Client state machine: START -[send ClientHello]-> WAIT_SH -[recv ServerHello]-> WAIT_EE -[recv EncryptedExtensions]-> WAIT_CERT_CR or WAIT_CV -[recv Certificate/CertificateVerify]-> WAIT_FINISHED -[recv Finished, send Finished]-> CONNECTED. HelloRetryRequest loops back to START.
Server state machine: START -[recv ClientHello]-> NEGOTIATED -[send ServerHello/EE/Cert/CV/Finished]-> WAIT_EOED (if 0-RTT accepted) or WAIT_FLIGHT2 -> WAIT_CERT/WAIT_CV (if client auth requested) -> WAIT_FINISHED -[recv Finished]-> CONNECTED.

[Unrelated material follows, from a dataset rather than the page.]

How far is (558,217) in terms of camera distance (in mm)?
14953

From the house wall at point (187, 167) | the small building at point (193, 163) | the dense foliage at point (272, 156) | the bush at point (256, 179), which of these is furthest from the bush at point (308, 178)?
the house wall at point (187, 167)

ClientHello: legacy_version (uint16, fixed 0x0303), random (32 bytes), legacy_session_id (0..32 bytes), cipher_suites (2..2^16-2 bytes), legacy_compression_methods (1..2^8-1 bytes, MUST contain exactly {0x00} in TLS 1.3), extensions (8..2^16-1 bytes).
ServerHello: legacy_version (uint16, fixed 0x0303), random (32 bytes), legacy_session_id_echo (0..32 bytes), cipher_suite (2 bytes), legacy_compression_method (1 byte, fixed 0), extensions (6..2^16-1 bytes). HelloRetryRequest reuses this structure with Random set to SHA-256('HelloRetryRequest') = CF21AD74E59A6111BE1D8C021E65B891C2A211167ABB8C5E079E09E2C8A8339C.
The Handshake structure: HandshakeType msg_type (1 byte enum), uint24 length, followed by a select on msg_type yielding the appropriate body (ClientHello, ServerHello, Certificate, CertificateVerify, Finished, NewSessionTicket, KeyUpdate, etc.).
TLSPlaintext record: ContentType type (1 byte), ProtocolVersion legacy_record_version (2 bytes, 0x0303), uint16 length (max 2^14 bytes of plaintext), followed by fragment. TLSCiphertext uses opaque_type=23 (application_data) for all encrypted records to hide the inner ContentType from network observers.